Submitted to: Avian Diseases
Publication Type: Peer Reviewed Journal
Publication Acceptance Date: 5/8/1996
Publication Date: N/A
Citation: Interpretive Summary: Pasteurella multocida is a bacterium which is a major cause of disease in livestock and poultry. The bacterium produces a capsule that inhibits its uptake and killing by host phagocytic cells. The capsule is composed of hyaluronic acid, a chemical compound identical with that found in host animal tissues. This research showed that P. multocida was recognized by macrophages and would bind to their cell surface. However, the bacteria could not be ingested by macrophages and killed unless the capsule was removed. A receptor specific for hyaluronic acid was identified on the macrophages. These findings are important because they demonstrate a mechanism of pathogenicity of the bacterium and identify a host cell receptor that has not been previously identified. This research will benefit other scientists studying the pathogenicity of P. multocida and the role that host cell receptors have in disease processes.

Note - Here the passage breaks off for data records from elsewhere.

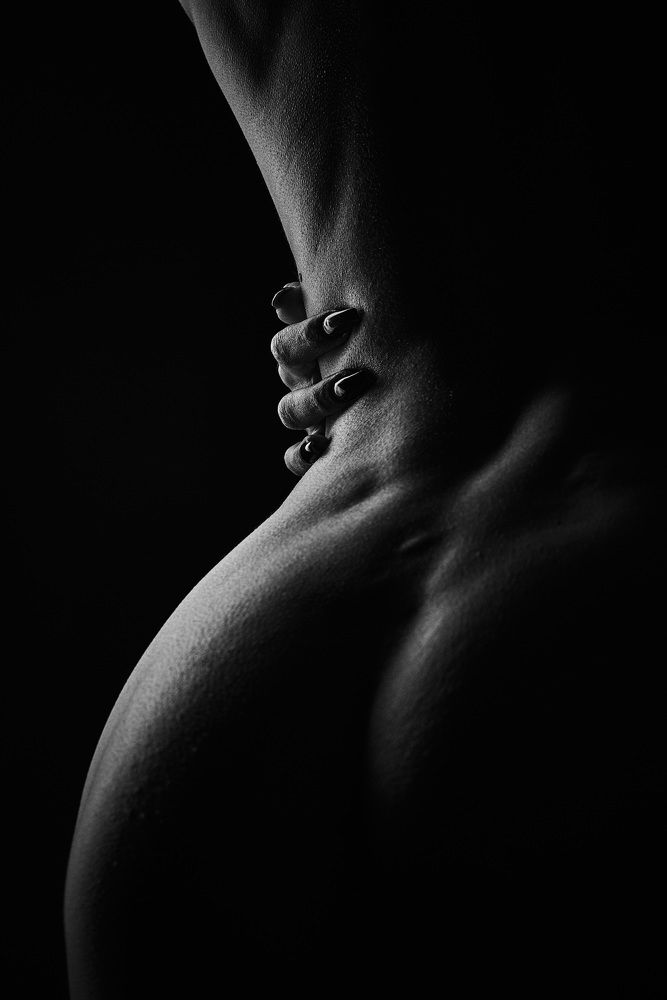 Photograph by Кудряшов Алексей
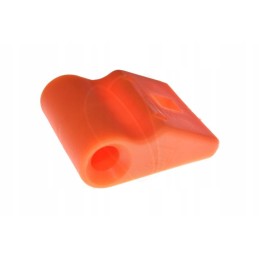 Dangtelio vyriai, skirti „Amazon“, m/ml už x originalą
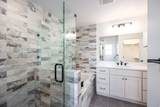 6033 Fairview Dr - Photo 38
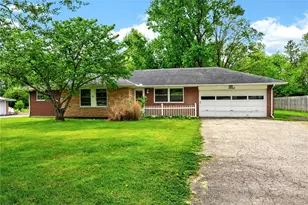 9860 Wolf Creek Pike, Dayton, OH 45426 - Photo 3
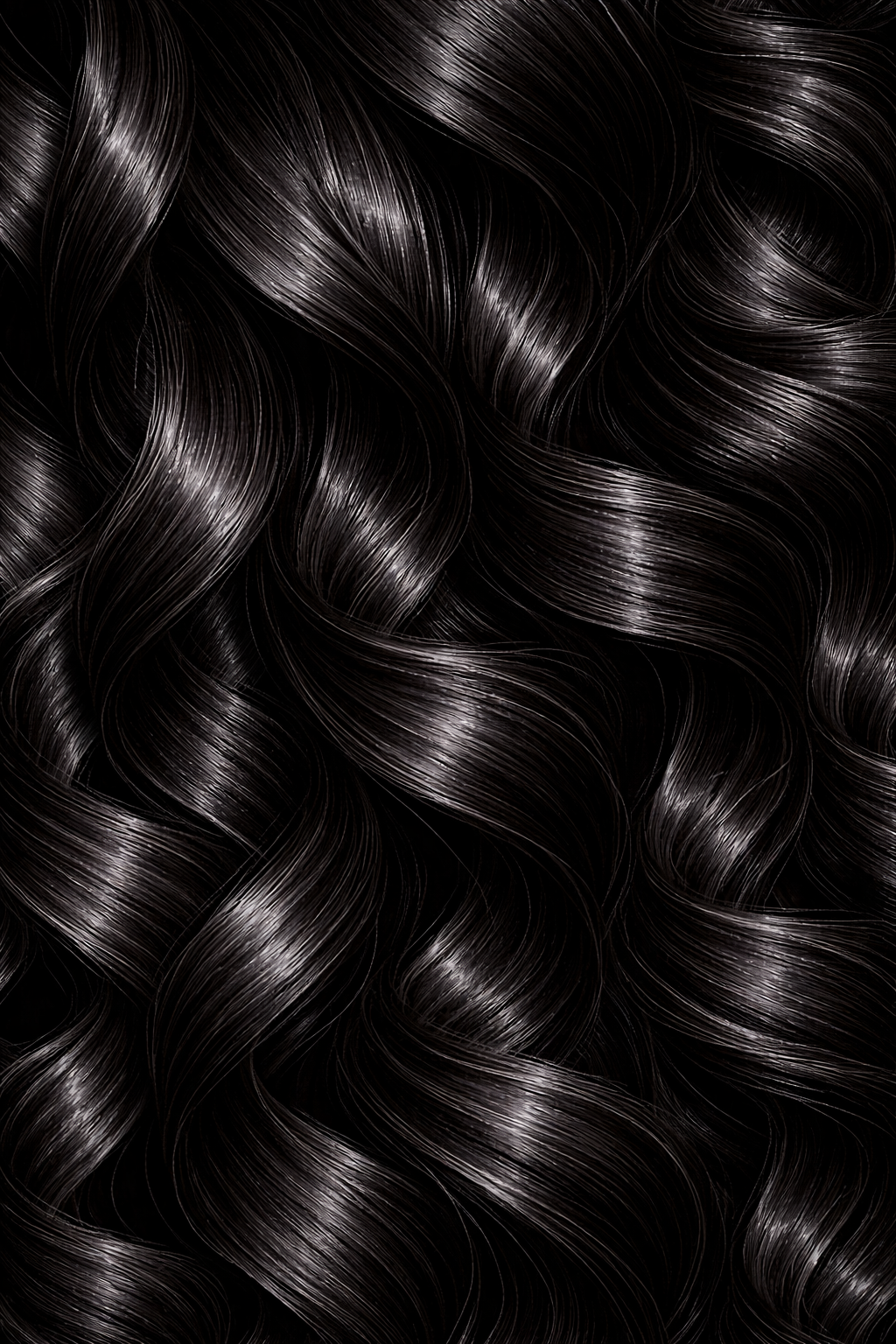 Virgin Bundles - Water Wave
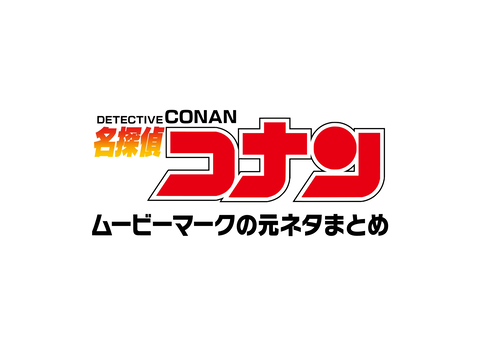 アレキサンダーワン、新グローバルプレジデントに元マーク ジェイコブスCMOを任命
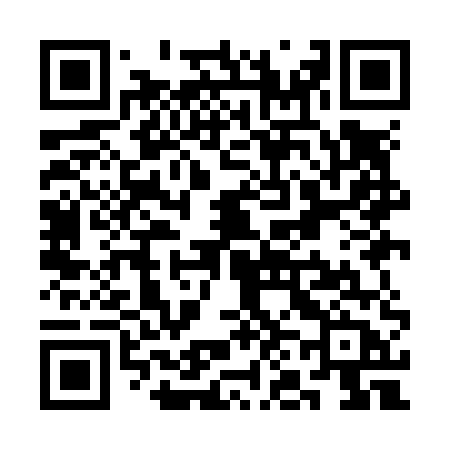 QR code for SN9N5B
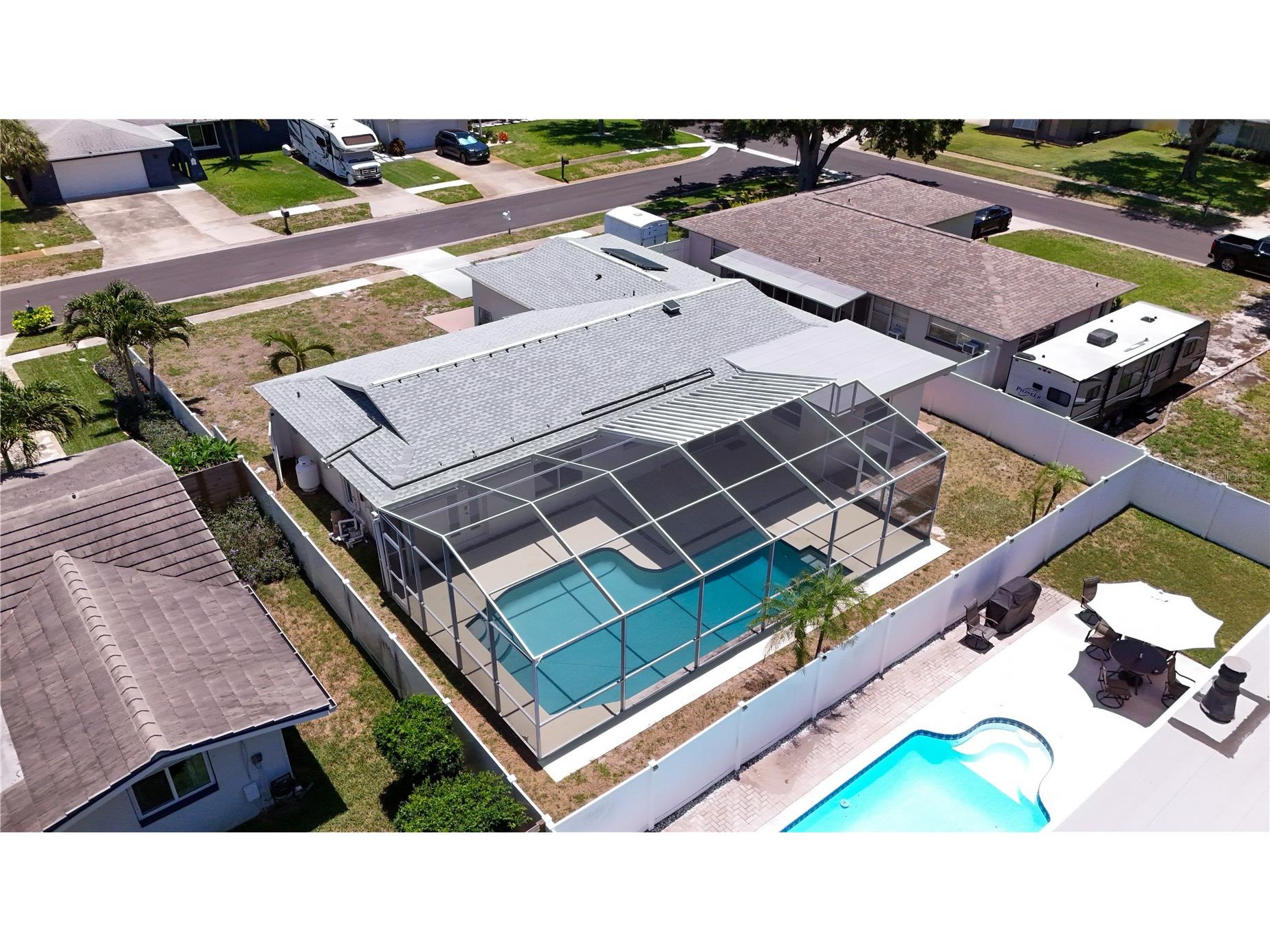 10428 137th Lane Largo FL 33774 TB8516457 image42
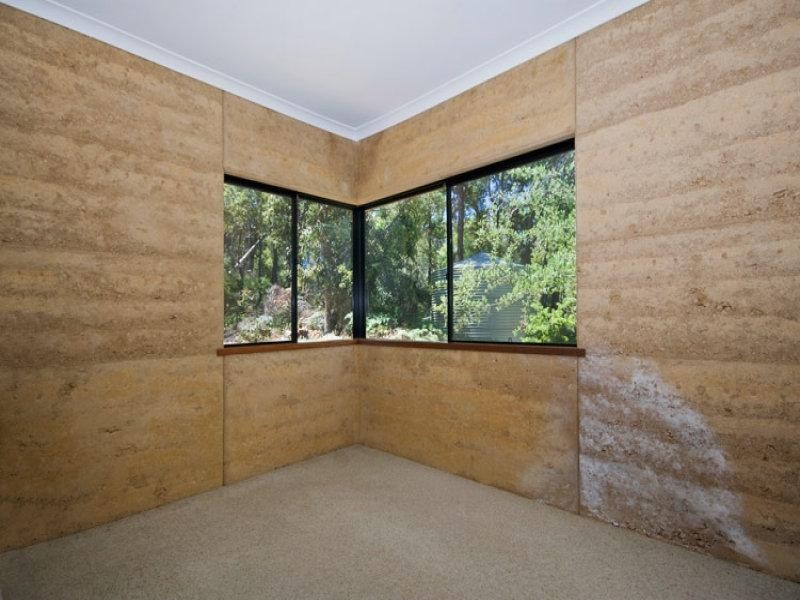 50 Dodd Road, Bickley WA 6076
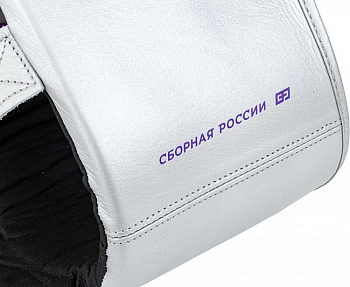 C166RT Защита паха женская Clinch Undefeated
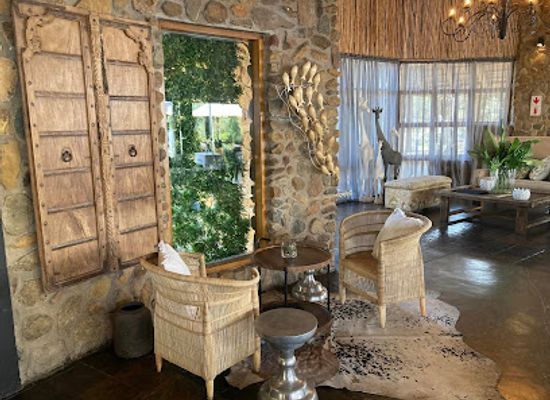 south-africa/nelspruit/restaurant/botanical-garden-restaurant-mbombela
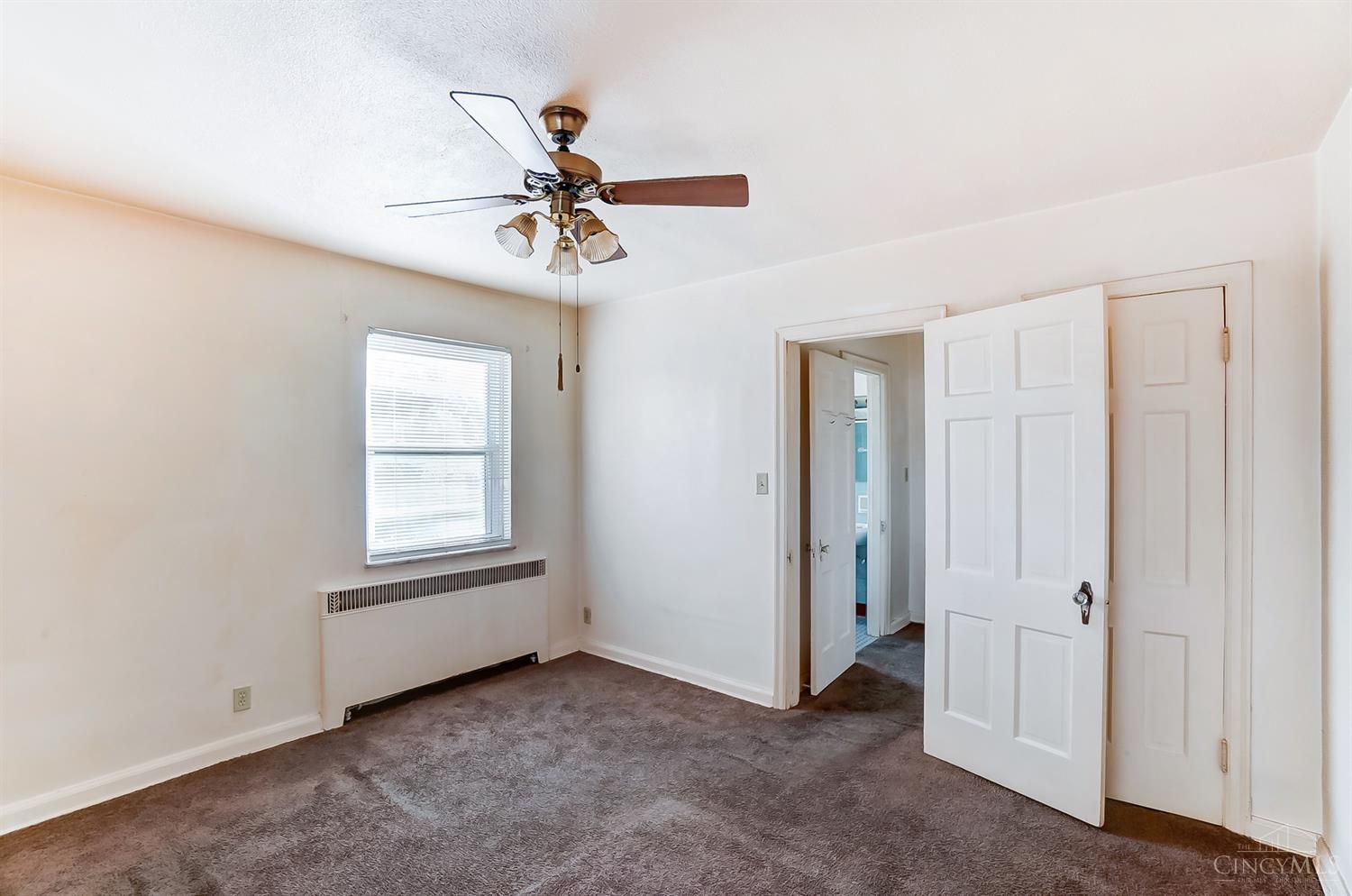 1136 Franklin Avenue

Technical Abstract: Serogroup A strains of Pasteurella multocida, the major cause of fowl cholera, are resistant to phagocytosis in non-immunized birds. Adherence studies with a capsulated strain of P. multocida (serotype A:3) and turkey air sac macrophages in culture showed that the bacteria were capable of adhering in large numbers to the macrophages but were not internalized. A noncapsulated variant of the bacteria (serotype -:3) showed little or no adherence and was not internalized. These data indicated that the adhesive properties were due to the presence of a capsule on the bacteria. The role of capsular hyaluronic acid in adherence to macrophages was investigated. Depolymerization of the bacterial capsule with hyaluronidase increased phagocytosis by macrophage cultures, and addition of hyaluronic acid to the macrophages inhibited bacterial adherence. Additionally, exposure of macrophages to chondroitin sulfate B, an anionic polysaccharide similar to hyaluronic acid, did not affect the adhesive properties and resistance to phagocytosis of capsulated organisms. Treatment of macrophages with sodium metaperiodate or trypsin suppressed bacterial binding. Collectively, these data indicate that P. multocida adhesion to air sac macrophages, but not internalization, is mediated by capsular hyaluronic acid and suggest that recognition of this bacterial polysaccharide is due to a specific glycoprotein receptor.